Дней через десять я уже довольно сносно играл песню "Среди долины ровныя". А затем дело пошло быстрее, но все же отсутствие инструмента у нас дома не позволило мне достичь в этом деле большего совершенства. Таким же образом он научил меня играть на балалайке, одолжив ее у каких-то родственников…

В самом начале учебы в четвертом классе я решил по примеру соседа на нашей улице заняться закаливанием своего организма. На нашей улице в доме номер 18 жили Гульманы и Половицкие. Так вот, сын часовщика Половицкого Наум всю прошлую зиму ходил купаться на Днепр. Теперь таких зимних купальщиков называют «моржами», а тогда их почему-то считали сумасшедшими. Наша соседка, вездесущая и всевидящая тетя Сарра, заходила к нам через смежную дверь и говорила:

– Идите смотреть, опять этот сумасшедший сын Половицкого пошел купаться.

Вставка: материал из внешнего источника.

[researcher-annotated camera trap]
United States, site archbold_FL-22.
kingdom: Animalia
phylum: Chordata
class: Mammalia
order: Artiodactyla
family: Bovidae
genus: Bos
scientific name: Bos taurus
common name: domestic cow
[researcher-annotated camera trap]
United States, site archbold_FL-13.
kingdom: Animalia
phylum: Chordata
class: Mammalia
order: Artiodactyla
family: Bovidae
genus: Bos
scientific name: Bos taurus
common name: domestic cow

Это было невиданное и неслыханное явление. Никто не мог себе представить, чтобы нормальный человек купался в Днепре, когда на улице мороз в двадцать пять градусов. Одно только объяснение было у всех на уме: этот человек сошел с ума, только сумасшедшие не чувствуют боли, а тем более холода. А так как сумасшедших у нас в городе было раз-два и обчелся, то как было не бежать, чтобы посмотреть на них. Мы одевались потеплей и все выходили на наш двор.

С нашей горы хорошо видно, что делается на замерзшей реке. Каждый день крестьяне режут там лед. Они приезжают на санях, пилят лед квадратами, а затем длинными вилами вытаскивают эти кубики на лед, грузят на сани и увозят в ледники: идет заготовка льда на лето. Вот к этой полынье и шел по замерзшему Днепру Наум Половицкий. Смотрели не только мы. Люди стояли и во дворе у Славиных, и у Драпкиных, и на горе у спуска к Днепру. Всем интересно, как человек в такой мороз будет купаться в полынье.